# Start of Data for this exercise

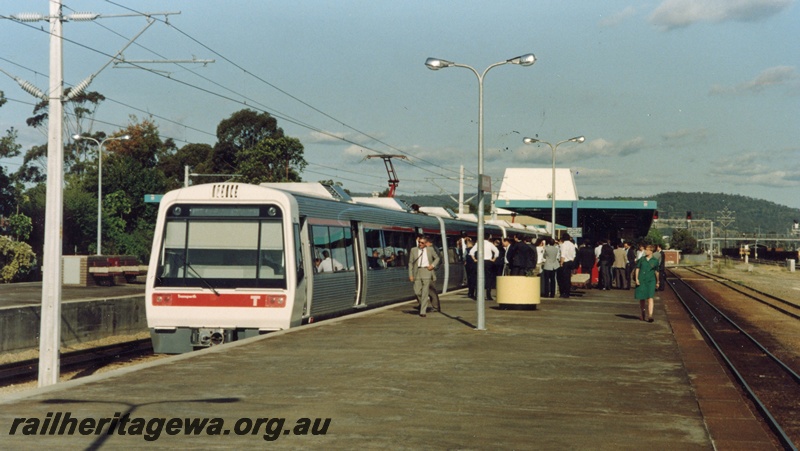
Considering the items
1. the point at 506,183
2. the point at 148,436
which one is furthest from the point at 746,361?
the point at 506,183

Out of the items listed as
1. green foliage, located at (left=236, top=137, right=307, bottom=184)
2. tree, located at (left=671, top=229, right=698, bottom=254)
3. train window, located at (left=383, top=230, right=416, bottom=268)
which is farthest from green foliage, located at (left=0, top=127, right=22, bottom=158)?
tree, located at (left=671, top=229, right=698, bottom=254)

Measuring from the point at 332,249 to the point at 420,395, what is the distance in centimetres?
943

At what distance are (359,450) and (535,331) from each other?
994 centimetres

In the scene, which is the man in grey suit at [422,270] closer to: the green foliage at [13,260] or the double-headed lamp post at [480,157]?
the double-headed lamp post at [480,157]

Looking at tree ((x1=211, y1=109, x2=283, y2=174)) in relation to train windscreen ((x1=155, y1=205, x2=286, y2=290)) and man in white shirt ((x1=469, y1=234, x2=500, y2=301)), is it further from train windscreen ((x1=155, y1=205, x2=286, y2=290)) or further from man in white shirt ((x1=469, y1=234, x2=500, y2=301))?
train windscreen ((x1=155, y1=205, x2=286, y2=290))

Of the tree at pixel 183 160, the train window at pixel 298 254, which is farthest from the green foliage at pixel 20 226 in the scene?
the train window at pixel 298 254

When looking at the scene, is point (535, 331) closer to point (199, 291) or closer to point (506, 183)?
point (199, 291)

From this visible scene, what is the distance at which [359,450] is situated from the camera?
6688 millimetres

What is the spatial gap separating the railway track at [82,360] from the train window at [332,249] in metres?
4.09

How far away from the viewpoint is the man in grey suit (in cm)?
1891

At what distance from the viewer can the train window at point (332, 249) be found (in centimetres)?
1734

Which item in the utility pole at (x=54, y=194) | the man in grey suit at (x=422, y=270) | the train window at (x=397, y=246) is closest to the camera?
the utility pole at (x=54, y=194)
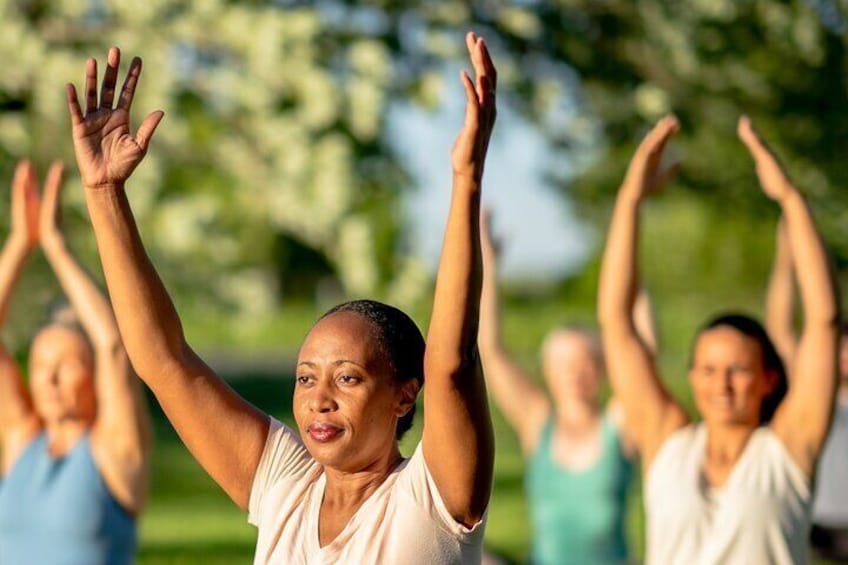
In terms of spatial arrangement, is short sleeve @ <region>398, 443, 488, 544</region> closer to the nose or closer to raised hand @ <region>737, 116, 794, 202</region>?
the nose

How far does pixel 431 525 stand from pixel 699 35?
995 centimetres

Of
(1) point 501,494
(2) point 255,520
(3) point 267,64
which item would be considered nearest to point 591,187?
(1) point 501,494

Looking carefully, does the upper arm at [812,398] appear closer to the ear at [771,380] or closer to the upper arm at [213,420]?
the ear at [771,380]

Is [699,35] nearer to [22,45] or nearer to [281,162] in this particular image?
[281,162]

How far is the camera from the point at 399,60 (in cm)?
1172

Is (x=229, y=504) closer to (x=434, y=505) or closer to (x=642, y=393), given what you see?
(x=642, y=393)

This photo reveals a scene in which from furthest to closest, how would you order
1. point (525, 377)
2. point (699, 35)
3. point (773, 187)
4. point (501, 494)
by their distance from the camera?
point (501, 494)
point (699, 35)
point (525, 377)
point (773, 187)

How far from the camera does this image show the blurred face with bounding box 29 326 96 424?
18.4 ft

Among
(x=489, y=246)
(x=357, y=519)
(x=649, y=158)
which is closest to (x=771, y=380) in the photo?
(x=649, y=158)

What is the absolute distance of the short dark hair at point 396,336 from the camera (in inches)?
130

# End of Data for this exercise

Problem
Update everything from the line containing "This photo reveals" down to the end of the entries, replacing "camera" with "viewpoint" and leaving all else unchanged.

Solution to this problem
This photo reveals a scene in which from furthest to closest, how would you order
1. point (525, 377)
2. point (699, 35)
3. point (773, 187)
4. point (501, 494)
by their distance from the viewpoint?
point (501, 494)
point (699, 35)
point (525, 377)
point (773, 187)

How far from the viewpoint does this image show the blurred face with bounding box 29 326 96 424?
18.4 ft

Among
(x=489, y=246)
(x=357, y=519)
(x=649, y=158)
which is closest to (x=771, y=380) in the photo?
(x=649, y=158)

What is the absolute distance of the short dark hair at point 396,336 from the viewpoint (in inches)?
130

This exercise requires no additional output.